Donnerstag, den 19. Juli 2018

Öffentliche Schulden: Im 1. Quartal 2018 erneut Schuldenabbau gelungen

Haushalt


Den Gemeinden, Ländern und dem Bund gelang im ersten Quartal 2018 erneut ein Abbau des Schuldenbergs. Bis Ende März waren die Steuerzahler um 2 Prozent weniger verschuldet als ein Jahr zuvor.

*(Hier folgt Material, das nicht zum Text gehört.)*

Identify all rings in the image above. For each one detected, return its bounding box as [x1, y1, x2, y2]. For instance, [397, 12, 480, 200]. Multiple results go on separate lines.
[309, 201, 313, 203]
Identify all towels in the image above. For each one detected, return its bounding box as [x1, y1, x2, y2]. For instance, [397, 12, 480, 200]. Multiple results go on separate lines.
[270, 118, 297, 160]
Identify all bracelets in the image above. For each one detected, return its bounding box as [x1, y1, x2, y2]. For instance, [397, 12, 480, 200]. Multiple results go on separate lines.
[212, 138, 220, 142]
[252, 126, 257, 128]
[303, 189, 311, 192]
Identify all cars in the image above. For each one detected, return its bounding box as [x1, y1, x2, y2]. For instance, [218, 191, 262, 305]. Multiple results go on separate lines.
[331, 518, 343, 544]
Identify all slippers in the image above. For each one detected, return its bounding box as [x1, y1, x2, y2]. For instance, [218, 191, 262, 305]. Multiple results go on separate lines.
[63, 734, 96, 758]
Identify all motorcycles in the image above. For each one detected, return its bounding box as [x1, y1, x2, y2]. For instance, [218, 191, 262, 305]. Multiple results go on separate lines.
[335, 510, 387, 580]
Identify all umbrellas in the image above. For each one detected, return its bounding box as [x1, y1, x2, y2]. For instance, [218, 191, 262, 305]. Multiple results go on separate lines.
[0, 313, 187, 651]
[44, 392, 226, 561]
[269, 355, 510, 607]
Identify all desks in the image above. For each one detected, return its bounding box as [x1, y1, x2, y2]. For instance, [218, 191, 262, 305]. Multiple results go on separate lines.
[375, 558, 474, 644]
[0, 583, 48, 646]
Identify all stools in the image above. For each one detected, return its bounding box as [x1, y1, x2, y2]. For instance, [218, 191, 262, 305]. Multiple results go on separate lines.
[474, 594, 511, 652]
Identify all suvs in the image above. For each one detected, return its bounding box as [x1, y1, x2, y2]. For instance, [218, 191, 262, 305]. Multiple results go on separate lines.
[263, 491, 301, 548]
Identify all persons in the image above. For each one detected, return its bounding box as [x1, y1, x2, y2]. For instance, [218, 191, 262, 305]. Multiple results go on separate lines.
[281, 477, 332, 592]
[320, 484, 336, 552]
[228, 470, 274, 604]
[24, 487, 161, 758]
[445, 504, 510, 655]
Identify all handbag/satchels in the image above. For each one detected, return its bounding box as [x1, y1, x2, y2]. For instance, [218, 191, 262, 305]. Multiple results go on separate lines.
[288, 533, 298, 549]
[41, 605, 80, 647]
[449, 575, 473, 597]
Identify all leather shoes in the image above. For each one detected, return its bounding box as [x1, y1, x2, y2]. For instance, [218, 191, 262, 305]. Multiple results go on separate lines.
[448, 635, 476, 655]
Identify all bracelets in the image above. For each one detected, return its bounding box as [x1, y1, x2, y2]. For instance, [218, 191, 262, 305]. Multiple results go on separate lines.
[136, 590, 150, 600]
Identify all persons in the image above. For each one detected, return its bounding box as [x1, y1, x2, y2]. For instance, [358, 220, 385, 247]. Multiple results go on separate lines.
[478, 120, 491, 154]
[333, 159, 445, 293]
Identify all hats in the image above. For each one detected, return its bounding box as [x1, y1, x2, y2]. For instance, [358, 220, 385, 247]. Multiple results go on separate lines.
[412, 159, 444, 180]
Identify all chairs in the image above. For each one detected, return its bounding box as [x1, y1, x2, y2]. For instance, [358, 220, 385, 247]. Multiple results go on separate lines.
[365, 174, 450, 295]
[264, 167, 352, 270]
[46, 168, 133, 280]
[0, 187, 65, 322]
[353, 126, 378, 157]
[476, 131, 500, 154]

Hamburg und Saarlands Gemeinden bildeten Ausnahmen

Schuldenberg

Weniger Schulden nach 1. Quartal 2018

Die Öffentlichen Schulden von Bund, Länder und Gemeinden sind im ersten Quartal 2018 wiederholt abgetragen worden. Der Abstand zur vermeintlich „psychologisch wichtigen“ Marke von 2 Billionen Euro ist größer geworden.

Ende März 2018 betrugen die gesamten Öffentlichen Schulden 1.948,7 Milliarden Euro, so die vorläufgen Zahlen von Destatis am Dienstag. Gegenüber dem Vorjahresquartal ein Rückgang um 2 Prozent. Gegenüber dem letzten Quartal 2017 ging der Schuldenstand um 0,9 Prozent zurück. Im gleichen Quartal vor 3 Jahren stiegen die Öffentlichen Schulden auf Jahressicht noch an.

Der Bund reduzierte die Schulden in den ersten drei Monaten im Jahr 2018 um 12,4 Milliarden Euro bzw. um 1,0 Prozent gegenüber dem gleichen Vorjahres-Quartal. Weitaus deutlicher gelang der Schuldenabbau den Ländern. Auf dieser Ebene sank der Schuldenberg um 24,1 Milliarden Euro auf 578,4 Milliarden Euro bzw. um -4,0 Prozent. Hamburg bildete dagegen eine Ausnahme. Der Schuldenstand der Hansestadt kletterte aufgrund der Verbindlichkeiten zugunsten der HSH Nordbank um 1,6 Prozent nach oben.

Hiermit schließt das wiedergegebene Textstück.